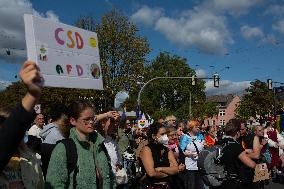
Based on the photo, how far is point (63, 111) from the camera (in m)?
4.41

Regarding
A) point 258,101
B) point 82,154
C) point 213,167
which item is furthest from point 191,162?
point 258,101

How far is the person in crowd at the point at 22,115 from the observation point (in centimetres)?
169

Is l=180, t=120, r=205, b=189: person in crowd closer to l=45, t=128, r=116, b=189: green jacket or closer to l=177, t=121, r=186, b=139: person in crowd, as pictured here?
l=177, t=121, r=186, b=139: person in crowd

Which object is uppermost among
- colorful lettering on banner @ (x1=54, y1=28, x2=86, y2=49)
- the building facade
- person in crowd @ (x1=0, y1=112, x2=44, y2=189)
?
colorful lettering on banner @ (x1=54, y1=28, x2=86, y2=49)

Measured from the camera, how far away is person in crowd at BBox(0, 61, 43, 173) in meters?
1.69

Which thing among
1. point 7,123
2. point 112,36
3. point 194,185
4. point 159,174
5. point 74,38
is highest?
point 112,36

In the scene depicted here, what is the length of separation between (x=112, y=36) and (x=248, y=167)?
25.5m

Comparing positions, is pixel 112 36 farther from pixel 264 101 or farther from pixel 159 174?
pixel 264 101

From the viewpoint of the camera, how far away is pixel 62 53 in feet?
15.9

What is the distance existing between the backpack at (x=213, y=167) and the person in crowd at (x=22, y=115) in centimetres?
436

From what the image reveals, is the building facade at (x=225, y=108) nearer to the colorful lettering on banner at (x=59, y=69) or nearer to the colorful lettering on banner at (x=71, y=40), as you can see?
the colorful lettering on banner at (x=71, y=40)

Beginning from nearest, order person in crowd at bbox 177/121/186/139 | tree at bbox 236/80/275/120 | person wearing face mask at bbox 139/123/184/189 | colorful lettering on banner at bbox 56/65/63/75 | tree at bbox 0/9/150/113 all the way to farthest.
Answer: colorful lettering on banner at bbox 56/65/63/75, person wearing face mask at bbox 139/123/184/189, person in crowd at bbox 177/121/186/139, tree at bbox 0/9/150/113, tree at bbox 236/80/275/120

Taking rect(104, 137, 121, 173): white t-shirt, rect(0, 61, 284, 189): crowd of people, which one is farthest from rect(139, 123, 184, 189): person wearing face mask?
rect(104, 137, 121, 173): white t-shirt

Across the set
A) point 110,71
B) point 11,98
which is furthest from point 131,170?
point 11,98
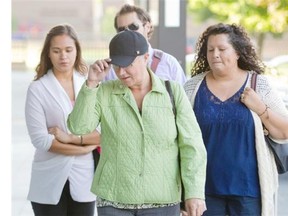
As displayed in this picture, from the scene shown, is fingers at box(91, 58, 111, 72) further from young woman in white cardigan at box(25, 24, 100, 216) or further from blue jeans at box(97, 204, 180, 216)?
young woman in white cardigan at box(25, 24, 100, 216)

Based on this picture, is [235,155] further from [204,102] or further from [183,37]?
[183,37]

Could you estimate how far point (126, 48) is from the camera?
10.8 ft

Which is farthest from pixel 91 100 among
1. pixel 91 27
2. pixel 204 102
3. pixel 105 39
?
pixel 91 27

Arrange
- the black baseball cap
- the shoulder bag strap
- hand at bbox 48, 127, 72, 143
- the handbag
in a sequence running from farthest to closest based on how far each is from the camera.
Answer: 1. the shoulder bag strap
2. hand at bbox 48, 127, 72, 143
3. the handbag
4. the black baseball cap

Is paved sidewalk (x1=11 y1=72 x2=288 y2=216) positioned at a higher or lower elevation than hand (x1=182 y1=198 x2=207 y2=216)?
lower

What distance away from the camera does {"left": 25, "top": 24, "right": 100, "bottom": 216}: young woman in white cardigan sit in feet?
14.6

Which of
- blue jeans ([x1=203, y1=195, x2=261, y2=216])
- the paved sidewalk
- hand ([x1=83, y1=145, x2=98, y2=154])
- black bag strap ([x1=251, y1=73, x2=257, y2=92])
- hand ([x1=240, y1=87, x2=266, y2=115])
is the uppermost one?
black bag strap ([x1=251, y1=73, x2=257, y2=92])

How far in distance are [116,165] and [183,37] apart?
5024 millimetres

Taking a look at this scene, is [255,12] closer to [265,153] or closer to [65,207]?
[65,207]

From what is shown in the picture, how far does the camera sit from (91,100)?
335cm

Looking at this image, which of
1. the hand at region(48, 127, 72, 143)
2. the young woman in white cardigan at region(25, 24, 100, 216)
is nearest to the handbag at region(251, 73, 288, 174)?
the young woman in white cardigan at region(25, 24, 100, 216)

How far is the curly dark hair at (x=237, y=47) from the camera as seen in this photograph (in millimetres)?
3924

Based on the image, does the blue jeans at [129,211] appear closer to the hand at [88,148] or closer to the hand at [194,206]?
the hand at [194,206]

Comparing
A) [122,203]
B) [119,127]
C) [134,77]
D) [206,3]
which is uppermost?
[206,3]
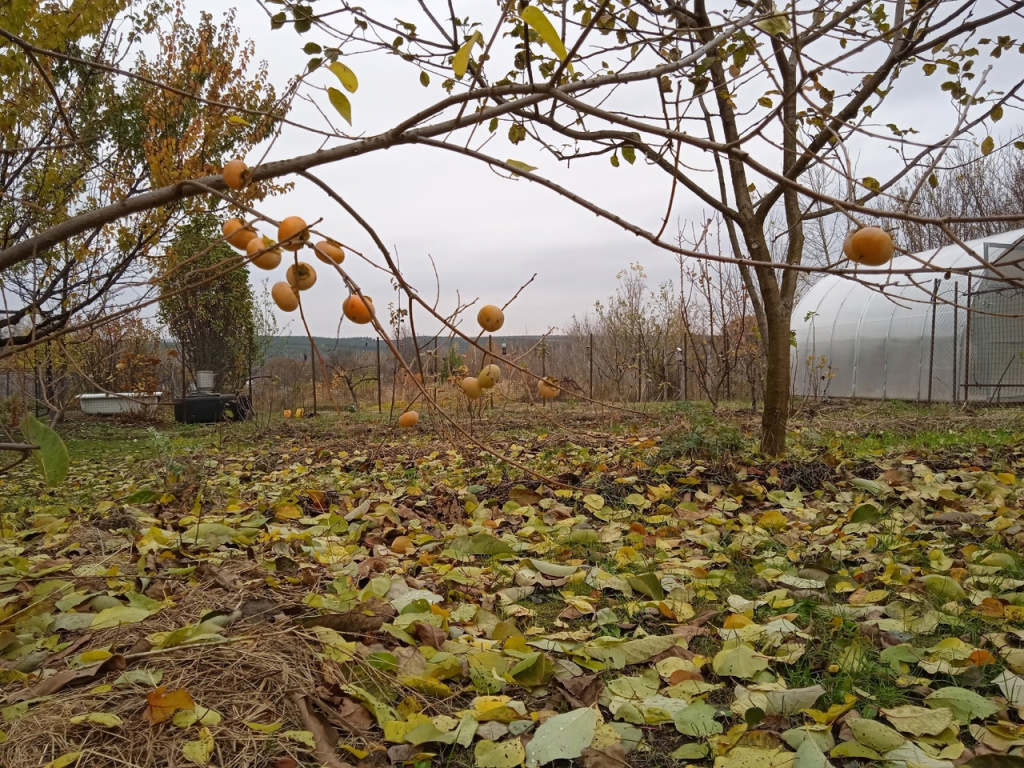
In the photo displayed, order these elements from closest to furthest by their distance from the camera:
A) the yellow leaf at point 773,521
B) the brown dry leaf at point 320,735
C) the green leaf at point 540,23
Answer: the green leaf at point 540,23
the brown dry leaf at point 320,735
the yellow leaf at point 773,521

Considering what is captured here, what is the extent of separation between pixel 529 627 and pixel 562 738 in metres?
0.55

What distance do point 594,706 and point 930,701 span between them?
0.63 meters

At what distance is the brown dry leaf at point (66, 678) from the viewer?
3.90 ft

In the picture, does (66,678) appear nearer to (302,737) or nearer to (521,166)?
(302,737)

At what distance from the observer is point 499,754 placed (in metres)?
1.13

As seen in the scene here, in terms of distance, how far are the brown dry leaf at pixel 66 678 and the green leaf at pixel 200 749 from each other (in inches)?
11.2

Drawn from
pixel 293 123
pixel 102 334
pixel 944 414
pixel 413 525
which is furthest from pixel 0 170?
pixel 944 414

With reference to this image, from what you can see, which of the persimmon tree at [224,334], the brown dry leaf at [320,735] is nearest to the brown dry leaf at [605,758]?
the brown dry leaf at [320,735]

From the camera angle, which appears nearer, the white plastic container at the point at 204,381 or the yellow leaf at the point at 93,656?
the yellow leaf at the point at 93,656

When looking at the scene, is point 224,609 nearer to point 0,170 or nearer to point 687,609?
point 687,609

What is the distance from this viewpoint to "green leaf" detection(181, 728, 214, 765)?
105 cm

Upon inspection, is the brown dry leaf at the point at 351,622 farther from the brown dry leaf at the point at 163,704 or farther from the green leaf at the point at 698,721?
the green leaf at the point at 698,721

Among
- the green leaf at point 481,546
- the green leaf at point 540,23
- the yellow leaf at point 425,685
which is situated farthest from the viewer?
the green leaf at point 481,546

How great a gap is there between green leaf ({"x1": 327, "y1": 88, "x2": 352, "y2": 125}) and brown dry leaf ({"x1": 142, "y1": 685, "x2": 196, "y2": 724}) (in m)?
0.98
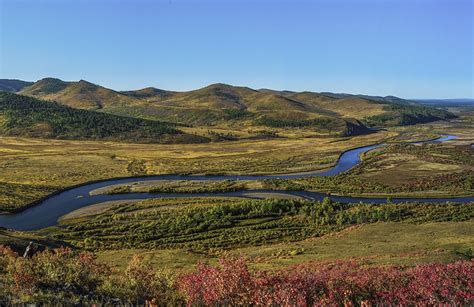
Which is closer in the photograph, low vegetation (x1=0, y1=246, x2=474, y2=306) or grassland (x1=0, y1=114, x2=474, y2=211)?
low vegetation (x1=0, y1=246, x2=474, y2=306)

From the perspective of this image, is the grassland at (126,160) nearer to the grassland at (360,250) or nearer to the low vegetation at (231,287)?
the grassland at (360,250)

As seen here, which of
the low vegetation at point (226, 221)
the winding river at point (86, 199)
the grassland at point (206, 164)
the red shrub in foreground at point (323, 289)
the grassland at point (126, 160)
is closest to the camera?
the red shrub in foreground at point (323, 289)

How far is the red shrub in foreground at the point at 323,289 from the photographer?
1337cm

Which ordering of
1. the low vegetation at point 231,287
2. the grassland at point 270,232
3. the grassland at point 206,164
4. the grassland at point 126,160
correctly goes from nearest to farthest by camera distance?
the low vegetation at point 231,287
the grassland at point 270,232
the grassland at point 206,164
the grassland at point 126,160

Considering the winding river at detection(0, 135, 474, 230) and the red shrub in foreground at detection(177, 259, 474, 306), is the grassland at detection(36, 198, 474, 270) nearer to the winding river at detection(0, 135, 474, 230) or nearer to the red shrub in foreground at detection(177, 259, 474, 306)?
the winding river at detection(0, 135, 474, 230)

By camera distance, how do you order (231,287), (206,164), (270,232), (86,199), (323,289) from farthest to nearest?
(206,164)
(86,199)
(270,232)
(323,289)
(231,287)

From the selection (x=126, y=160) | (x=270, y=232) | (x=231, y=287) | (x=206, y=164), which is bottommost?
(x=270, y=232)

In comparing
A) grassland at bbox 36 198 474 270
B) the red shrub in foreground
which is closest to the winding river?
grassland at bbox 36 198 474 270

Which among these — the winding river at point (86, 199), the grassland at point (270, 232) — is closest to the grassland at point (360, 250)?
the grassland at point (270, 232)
++++++++++
PROMPT: Please convert the data above into a JSON list of strings, one string per line. Begin at the line that has "From what the", stop after the line that has "4. the black baseball cap", and skip blank lines and the pictures.

FULL ANSWER:
[
  "From what the image reveals, is the building facade at (x=225, y=108) nearer to the colorful lettering on banner at (x=59, y=69) or nearer to the colorful lettering on banner at (x=71, y=40), as you can see?",
  "the colorful lettering on banner at (x=71, y=40)",
  "Beginning from nearest, order person in crowd at bbox 177/121/186/139 | tree at bbox 236/80/275/120 | person wearing face mask at bbox 139/123/184/189 | colorful lettering on banner at bbox 56/65/63/75 | tree at bbox 0/9/150/113 all the way to farthest.",
  "Answer: colorful lettering on banner at bbox 56/65/63/75, person wearing face mask at bbox 139/123/184/189, person in crowd at bbox 177/121/186/139, tree at bbox 0/9/150/113, tree at bbox 236/80/275/120",
  "Taking rect(104, 137, 121, 173): white t-shirt, rect(0, 61, 284, 189): crowd of people, which one is farthest from rect(139, 123, 184, 189): person wearing face mask?",
  "rect(104, 137, 121, 173): white t-shirt",
  "Across the set",
  "A) point 110,71",
  "B) point 11,98",
  "which is furthest from point 131,170?",
  "point 11,98",
  "As displayed in this picture, from the scene shown, is fingers at box(91, 58, 111, 72) further from young woman in white cardigan at box(25, 24, 100, 216) or further from blue jeans at box(97, 204, 180, 216)?",
  "young woman in white cardigan at box(25, 24, 100, 216)",
  "Based on this picture, is [235,155] further from [204,102] or further from [183,37]?",
  "[183,37]",
  "Could you estimate how far point (126, 48) is from the camera?",
  "10.8 ft",
  "Which is farthest from pixel 91 100 among",
  "1. pixel 91 27",
  "2. pixel 204 102",
  "3. pixel 105 39",
  "?",
  "pixel 91 27",
  "Arrange",
  "- the black baseball cap",
  "- the shoulder bag strap",
  "- hand at bbox 48, 127, 72, 143",
  "- the handbag",
  "in a sequence running from farthest to closest based on how far each is from the camera.",
  "Answer: 1. the shoulder bag strap",
  "2. hand at bbox 48, 127, 72, 143",
  "3. the handbag",
  "4. the black baseball cap"
]